Exercise instructions
a. Answer these from the Hadoop scheduler post:
(i) How many map tasks can each node run?
(ii) With the default scheduler, how long do the jobs take?
(iii) Under the fairscheduler, how many map tasks do jobs run at a time?
b. Write the next part of the Hadoop scheduler post, picking up after its final sentence.

FAQ
I'm new to setting up hadoop's scheduler and i'm trying to set up
Fairscheduler on a 3-node cluster. The initial setup is fine but
throughput is abysmal.

Each node is configured with 16 map task capacity and 8 reduce task
capacity. Most jobs being run are reading data from cassandra installed
on the same nodes using ColumnFamilyInputFormat.

With the default scheduler these jobs take from 5 to 15 minutes.

When i plug in the fairscheduler they take from one to many hours.

What i see is that the map task capacity is not being used. Jobs now
only run 3 map tasks at a time whereas before they would always run all
48 map tasks.

This is without any custom fair-scheduler.xml configuration. But i've also
tried configuring userMaxJobsDefault, maxRunningJobs, and weight
without any luck.

I've also tried adding mapred.fairscheduler.locality.delay=0 without any
luck.

Is it possible with fairscheduler to get the same throughput when only
one job is running as it is with hadoop's default scheduler? Am i
missing something obvious?

~mck


--
Linux, because I'd rather own a free OS than steal one that's not worth
paying for.

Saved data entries

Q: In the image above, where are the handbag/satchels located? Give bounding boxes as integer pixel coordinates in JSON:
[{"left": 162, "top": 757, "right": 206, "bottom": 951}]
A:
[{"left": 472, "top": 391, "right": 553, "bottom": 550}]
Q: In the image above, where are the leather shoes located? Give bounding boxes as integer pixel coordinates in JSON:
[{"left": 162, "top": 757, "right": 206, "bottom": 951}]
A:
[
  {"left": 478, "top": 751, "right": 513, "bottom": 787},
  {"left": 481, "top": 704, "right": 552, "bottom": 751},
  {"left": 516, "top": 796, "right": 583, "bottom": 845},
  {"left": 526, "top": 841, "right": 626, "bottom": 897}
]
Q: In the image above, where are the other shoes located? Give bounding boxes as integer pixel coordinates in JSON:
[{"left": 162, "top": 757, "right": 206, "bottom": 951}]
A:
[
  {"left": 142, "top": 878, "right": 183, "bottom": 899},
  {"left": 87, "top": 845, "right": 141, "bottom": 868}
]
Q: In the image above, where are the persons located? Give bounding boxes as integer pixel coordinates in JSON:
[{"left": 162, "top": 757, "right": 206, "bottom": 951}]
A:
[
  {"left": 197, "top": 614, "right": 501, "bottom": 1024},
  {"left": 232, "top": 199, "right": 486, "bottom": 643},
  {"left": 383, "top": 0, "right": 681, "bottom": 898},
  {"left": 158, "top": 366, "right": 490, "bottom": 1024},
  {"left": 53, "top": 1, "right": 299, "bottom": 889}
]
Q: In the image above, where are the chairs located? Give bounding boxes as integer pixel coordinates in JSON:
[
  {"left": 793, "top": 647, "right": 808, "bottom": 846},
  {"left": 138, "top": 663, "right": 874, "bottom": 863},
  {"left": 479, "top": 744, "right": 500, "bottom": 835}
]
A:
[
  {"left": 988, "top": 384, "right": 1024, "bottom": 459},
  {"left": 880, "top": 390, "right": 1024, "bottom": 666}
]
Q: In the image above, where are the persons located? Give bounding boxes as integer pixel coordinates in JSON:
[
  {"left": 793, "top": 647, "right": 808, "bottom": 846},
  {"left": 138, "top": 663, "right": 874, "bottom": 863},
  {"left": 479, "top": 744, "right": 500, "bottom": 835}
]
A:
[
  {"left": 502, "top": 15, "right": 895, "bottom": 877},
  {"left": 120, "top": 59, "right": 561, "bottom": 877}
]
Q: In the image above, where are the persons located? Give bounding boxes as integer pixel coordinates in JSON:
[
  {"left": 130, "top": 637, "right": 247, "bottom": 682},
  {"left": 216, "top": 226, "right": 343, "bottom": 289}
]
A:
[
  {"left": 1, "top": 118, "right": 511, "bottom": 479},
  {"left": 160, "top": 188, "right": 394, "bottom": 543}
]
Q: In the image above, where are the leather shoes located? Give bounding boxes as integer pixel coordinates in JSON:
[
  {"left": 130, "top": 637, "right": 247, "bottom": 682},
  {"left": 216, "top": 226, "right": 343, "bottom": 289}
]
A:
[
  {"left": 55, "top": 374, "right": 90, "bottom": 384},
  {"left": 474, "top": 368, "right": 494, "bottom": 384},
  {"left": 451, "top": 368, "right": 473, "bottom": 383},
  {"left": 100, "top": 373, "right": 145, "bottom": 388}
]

Results of the tasks
a.
(i) 16
(ii) 5 to 15 minutes
(iii) 3

b.
Search Discussions

  • Matei Zaharia at Aug 18, 2011 at 7:34 pm
    How long are your tasks, and which version of Hadoop are you using? In older versions (0.20.*), the fair scheduler doesn't launch multiple tasks per heartbeat, so it performs poorly when your tasks are small (less than 5-10 seconds). You may be able to improve it a bit by setting mapred.fairscheduler.assignmultiple to true in your mapred-site.xml. However, even this will assign too few tasks per heartbeat. I recommend using either Hadoop 0.21, where this issue is fixed by default, or Cloudera's Hadoop distribution, which is the only 0.20-based version that has backported the relevant fair scheduler improvements from 0.21.

    If you have short tasks though, you should beware that Hadoop as a whole will be inefficient because it will spend most of its time launching JVMs and waiting on heartbeats to send back status updates. You should try to tune your task size (number of input records per task) so that each tasks takes at least 30-60 seconds, or you won't be running at the maximum efficiency possible for your cluster.

    Matei
    On Aug 18, 2011, at 10:14 AM, Mick Semb Wever wrote:

    I'm new to setting up hadoop's scheduler and i'm trying to set up
    Fairscheduler on a 3-node cluster. The initial setup is fine but
    throughput is abysmal.

    Each node is configured with 16 map task capacity and 8 reduce task
    capacity. Most jobs being run are reading data from cassandra installed
    on the same nodes using ColumnFamilyInputFormat.

    With the default scheduler these jobs take from 5 to 15 minutes.

    When i plug in the fairscheduler they take from one to many hours.

    What i see is that the map task capacity is not being used. Jobs now
    only run 3 map tasks at a time whereas before they would always run all
    48 map tasks.

    This is without any custom fair-scheduler.xml configuration. But i've also
    tried configuring userMaxJobsDefault, maxRunningJobs, and weight
    without any luck.

    I've also tried adding mapred.fairscheduler.locality.delay=0 without any
    luck.

    Is it possible with fairscheduler to get the same throughput when only
    one job is running as it is with hadoop's default scheduler? Am i
    missing something obvious?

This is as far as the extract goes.